Advised of his rights, Swanigan said he understood, and he was processed out. One of the officers began driving him to 76th Street and North Avenue to release him. But before they arrived, the officer's partner called to say he believed Swanigan was lying about his name and date of birth. He believed him to be a habitual criminal named Darnell Bankhead.

The officer in the squad car asked Swanigan if his name was really Darnell Bankhead. He said “No, I am Travis Swanigan.” Told he would be taken back to the station, he agreed but repeated, “My name really is Travis Swanigan.”

Back at the station, the officers pulled up a photo taken of Bankhead when he had been arrested in January and put it side by side with the one they had just taken. They were the same person.

In an interview room, one officer asked Swanigan several times for his real name. He continued to say his name was Travis Swanigan. Told he would be charged with obstructing of officer if he continued to deny he was Darnell Bankhead, he stuck to the story.

Meanwhile, the other officer had been digging further into the background of Bankhead. He took the interviewing officer aside and confidentially informed him that Bankhead was on parole for burglary.

Returning to the interview, that officer adopted a casual attitude. He bantered a bit and then asked "Swanigan" how much time he had left on parole.

 “Six months,” he said.

“But Swanigan, you’re not on parole," the officer replied, "Darnell Bankhead is on parole.”

::::::::

> _Requirement_:
Continue the account of the Swanigan interrogation, starting after the officer's final reply.

> _Excerpts from a spatial dataset_:
::::::::

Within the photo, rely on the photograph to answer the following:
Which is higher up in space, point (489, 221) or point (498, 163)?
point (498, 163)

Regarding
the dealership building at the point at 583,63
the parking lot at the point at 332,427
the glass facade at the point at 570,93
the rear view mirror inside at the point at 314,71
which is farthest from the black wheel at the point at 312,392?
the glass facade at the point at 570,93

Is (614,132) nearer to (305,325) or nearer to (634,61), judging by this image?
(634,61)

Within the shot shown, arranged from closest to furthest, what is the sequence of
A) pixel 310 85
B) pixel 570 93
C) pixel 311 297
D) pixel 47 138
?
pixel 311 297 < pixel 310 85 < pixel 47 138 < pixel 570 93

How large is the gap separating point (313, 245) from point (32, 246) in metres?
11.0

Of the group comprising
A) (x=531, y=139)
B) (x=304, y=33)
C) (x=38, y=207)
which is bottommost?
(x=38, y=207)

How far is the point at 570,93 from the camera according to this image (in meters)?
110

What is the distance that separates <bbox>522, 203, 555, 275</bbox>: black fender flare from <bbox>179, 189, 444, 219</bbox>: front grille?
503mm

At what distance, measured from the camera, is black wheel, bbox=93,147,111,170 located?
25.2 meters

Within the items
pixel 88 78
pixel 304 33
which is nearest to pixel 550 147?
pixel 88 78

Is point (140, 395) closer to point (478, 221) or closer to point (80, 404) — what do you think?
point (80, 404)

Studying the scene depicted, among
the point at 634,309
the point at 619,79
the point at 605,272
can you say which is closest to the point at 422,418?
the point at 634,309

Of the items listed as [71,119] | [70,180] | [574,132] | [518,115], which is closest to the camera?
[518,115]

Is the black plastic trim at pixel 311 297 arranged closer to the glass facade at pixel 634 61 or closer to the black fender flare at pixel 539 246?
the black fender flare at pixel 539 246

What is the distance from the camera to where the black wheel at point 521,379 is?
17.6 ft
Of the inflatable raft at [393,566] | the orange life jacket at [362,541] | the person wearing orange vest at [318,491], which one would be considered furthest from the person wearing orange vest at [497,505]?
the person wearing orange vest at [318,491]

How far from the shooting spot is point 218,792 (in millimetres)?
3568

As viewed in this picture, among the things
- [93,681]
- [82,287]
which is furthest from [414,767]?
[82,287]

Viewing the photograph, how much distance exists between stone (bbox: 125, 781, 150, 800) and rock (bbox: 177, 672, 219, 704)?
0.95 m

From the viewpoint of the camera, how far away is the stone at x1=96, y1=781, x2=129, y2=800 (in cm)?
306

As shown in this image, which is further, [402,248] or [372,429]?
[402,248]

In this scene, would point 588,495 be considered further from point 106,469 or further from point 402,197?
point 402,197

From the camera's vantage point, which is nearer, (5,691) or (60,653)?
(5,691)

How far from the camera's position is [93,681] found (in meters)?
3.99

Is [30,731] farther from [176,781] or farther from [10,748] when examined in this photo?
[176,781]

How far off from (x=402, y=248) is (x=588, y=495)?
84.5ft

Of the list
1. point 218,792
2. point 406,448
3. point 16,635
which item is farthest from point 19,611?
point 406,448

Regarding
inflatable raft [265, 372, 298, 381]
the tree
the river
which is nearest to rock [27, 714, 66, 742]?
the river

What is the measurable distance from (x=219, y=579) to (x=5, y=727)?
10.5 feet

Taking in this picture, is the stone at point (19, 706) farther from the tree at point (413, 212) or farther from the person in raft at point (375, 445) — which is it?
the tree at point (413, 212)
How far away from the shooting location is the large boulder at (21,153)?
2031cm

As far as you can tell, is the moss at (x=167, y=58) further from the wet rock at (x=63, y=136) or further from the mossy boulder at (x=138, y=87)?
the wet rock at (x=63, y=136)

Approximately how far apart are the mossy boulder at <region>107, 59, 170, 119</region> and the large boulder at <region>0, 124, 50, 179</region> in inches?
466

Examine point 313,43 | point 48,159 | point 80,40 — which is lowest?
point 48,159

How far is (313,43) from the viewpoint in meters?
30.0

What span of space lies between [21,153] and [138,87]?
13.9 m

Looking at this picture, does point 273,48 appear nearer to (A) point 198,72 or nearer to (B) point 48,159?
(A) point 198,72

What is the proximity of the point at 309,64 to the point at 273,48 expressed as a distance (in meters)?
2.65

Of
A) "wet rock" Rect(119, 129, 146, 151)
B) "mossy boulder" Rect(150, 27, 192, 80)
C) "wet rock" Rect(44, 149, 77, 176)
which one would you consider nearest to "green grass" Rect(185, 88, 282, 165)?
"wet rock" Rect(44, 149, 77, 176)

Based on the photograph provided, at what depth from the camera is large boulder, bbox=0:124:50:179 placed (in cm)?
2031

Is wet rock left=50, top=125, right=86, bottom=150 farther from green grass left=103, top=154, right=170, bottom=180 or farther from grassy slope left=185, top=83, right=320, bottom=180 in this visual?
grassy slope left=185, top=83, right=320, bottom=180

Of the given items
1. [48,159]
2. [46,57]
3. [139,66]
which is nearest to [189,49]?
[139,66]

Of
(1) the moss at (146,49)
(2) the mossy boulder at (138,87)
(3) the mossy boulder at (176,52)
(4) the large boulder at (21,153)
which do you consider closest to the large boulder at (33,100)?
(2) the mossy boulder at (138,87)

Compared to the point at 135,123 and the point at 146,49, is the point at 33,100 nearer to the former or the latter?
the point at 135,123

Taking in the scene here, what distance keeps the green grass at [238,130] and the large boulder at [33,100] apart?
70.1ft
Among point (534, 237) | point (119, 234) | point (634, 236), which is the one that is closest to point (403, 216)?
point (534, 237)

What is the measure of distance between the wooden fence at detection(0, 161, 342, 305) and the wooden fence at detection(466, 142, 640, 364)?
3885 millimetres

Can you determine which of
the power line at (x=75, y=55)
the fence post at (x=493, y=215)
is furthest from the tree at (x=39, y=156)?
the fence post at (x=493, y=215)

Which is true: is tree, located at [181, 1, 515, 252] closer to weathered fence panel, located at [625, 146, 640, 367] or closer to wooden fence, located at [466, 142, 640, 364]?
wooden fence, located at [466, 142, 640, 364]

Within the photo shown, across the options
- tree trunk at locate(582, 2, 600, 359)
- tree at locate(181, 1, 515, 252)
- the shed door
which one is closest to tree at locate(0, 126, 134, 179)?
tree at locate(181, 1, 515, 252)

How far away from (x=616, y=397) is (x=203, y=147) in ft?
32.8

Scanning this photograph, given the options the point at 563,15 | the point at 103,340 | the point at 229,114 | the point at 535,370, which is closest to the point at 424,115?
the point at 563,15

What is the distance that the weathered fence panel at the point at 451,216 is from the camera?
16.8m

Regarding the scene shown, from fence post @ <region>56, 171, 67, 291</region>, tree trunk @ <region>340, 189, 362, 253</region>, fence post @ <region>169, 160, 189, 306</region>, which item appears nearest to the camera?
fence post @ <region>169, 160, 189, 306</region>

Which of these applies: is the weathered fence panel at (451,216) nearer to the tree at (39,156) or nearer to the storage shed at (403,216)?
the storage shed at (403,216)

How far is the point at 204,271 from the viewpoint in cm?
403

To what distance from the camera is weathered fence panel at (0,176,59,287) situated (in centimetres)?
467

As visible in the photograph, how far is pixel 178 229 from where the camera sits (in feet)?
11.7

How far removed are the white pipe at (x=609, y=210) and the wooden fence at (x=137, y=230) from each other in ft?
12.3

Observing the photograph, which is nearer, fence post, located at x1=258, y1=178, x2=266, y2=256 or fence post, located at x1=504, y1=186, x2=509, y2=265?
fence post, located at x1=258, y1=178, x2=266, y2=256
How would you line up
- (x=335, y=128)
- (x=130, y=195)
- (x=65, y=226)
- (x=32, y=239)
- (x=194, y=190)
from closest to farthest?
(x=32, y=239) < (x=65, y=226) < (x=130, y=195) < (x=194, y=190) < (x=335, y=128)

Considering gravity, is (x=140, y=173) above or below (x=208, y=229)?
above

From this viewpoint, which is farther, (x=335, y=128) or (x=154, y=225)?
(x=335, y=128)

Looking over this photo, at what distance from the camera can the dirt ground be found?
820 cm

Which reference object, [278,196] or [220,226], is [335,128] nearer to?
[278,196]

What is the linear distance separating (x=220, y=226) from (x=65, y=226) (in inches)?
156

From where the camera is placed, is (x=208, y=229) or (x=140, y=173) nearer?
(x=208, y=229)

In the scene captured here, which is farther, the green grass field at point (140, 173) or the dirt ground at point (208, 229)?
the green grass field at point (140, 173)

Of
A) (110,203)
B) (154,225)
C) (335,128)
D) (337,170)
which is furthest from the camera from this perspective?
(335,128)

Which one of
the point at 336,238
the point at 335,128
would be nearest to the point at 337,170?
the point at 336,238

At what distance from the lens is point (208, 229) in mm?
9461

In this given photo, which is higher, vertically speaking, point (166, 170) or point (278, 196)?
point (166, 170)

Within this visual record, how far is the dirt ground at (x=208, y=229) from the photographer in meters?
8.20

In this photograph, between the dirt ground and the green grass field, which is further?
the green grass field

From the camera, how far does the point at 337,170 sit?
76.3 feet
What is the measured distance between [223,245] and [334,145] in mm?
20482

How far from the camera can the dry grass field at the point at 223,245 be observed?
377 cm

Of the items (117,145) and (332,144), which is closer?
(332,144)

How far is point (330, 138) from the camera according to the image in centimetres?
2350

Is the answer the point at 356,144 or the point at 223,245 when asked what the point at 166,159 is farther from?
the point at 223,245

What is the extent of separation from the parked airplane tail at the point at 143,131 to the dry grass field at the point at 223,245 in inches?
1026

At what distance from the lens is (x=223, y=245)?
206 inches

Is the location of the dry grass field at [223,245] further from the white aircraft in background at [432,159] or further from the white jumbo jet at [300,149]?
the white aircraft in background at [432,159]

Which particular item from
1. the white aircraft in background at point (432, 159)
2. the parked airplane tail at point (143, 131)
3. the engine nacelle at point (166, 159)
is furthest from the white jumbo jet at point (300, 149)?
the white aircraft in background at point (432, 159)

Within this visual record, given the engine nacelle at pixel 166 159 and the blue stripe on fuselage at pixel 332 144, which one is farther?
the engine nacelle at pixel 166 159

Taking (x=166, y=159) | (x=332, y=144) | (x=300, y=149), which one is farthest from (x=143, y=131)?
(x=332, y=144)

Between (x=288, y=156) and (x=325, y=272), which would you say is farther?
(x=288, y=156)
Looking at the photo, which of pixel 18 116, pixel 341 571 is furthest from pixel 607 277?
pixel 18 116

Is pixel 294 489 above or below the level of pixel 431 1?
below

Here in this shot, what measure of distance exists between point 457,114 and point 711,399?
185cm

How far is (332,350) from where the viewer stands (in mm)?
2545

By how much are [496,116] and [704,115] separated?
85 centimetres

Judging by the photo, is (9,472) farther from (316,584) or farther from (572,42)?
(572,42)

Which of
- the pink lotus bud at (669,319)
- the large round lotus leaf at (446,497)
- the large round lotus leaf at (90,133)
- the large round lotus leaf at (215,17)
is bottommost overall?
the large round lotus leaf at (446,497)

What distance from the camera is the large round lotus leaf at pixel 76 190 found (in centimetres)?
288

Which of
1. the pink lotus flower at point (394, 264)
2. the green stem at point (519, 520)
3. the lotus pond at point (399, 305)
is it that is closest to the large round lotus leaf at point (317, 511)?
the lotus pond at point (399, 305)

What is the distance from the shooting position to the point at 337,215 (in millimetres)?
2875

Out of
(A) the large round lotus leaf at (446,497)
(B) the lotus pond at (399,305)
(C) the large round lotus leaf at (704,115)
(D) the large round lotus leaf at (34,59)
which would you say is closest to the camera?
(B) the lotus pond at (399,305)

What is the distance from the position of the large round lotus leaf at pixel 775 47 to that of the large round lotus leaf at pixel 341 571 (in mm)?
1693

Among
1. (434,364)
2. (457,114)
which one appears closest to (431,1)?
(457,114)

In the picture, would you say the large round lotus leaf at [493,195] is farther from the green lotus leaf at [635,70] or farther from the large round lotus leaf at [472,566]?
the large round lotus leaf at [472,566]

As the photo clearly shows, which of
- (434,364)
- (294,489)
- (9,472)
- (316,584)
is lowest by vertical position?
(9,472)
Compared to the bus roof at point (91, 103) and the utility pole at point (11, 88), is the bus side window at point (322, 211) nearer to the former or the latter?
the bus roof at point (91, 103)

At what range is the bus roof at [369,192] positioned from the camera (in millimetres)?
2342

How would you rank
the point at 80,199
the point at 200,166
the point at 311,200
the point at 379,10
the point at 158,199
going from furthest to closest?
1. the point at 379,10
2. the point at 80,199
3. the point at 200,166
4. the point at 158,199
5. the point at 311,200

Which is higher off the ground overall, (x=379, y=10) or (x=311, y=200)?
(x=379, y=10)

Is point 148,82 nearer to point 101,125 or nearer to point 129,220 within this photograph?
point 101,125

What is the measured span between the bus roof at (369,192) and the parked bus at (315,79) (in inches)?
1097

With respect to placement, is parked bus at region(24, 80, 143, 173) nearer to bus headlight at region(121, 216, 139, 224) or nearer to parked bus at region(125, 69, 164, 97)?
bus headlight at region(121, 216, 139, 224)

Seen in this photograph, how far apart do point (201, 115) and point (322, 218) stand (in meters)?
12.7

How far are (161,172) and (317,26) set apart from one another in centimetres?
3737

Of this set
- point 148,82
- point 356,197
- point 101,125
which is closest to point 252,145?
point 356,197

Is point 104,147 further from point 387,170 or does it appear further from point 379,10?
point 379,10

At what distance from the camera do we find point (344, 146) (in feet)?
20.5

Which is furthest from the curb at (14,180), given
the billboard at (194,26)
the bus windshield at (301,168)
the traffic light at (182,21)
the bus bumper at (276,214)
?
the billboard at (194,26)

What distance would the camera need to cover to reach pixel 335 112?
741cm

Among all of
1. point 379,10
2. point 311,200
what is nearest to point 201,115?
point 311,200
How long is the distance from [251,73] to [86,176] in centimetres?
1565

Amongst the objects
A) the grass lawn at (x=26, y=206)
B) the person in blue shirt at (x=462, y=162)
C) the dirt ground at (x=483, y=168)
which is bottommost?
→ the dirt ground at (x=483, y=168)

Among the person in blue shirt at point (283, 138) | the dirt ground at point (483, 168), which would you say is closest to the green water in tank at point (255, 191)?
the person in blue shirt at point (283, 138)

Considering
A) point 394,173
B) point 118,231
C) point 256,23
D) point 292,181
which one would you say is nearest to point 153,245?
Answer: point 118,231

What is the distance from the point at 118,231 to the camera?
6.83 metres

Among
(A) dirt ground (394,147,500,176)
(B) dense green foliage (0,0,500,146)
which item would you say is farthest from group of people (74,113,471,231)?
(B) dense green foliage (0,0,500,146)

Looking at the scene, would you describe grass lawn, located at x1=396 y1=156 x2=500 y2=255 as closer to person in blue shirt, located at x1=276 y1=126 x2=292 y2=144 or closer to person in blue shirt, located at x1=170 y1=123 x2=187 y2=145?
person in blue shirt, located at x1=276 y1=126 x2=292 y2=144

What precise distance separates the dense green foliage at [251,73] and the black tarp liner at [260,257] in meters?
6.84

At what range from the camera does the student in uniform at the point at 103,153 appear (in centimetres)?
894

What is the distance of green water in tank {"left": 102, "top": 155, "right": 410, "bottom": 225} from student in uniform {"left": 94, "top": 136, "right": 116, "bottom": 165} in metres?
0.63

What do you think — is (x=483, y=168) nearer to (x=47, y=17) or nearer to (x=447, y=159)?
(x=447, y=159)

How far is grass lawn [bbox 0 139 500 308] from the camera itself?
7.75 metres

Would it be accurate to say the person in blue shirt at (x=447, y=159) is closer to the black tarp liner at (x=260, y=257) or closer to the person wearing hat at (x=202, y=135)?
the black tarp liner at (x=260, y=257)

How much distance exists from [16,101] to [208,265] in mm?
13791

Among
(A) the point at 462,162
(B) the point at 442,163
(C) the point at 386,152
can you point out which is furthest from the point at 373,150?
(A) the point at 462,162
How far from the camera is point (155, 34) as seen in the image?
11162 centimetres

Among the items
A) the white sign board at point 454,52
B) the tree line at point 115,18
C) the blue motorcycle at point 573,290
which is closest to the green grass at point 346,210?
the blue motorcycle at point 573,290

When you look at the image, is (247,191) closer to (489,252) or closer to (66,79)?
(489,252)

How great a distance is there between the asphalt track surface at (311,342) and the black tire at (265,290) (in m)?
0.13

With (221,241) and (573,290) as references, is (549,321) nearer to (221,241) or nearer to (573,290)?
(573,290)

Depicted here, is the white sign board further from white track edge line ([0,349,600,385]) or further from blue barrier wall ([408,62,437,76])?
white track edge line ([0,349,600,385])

::::::::

> _Expected answer_:
The officer noted in his report that Bankhead "got a look on his face that indicated to me he had been caught in a lie."

So, the suspect was yet again fingerprinted and photographed and processed, this time as Darnell Bankhead, then put into a holding cell until he was picked up and taken to jail under the authority of the Department of Corrections — Parole and Probation.

Bankhead, it was learned, had successfully used the name Swanigan when he had been arrested March 19 for theft of $741.50 in merchandise at Boston Store, and also had an open retail theft case as Swanigan in Milwaukee County Circuit Court.

So, thanks to some careful police work and a single, seemingly offhand question, a string of  thefts was stopped, and instead of a couple of municipal tickets and release with a worthless promise to appear, Darnell Bankhead, 41, of Milwaukee may be facing real time.

On Monday, Wauwatosa police were to ask the district attorney's office for state charges of theft, two counts of obstructing an officer and bail jumping.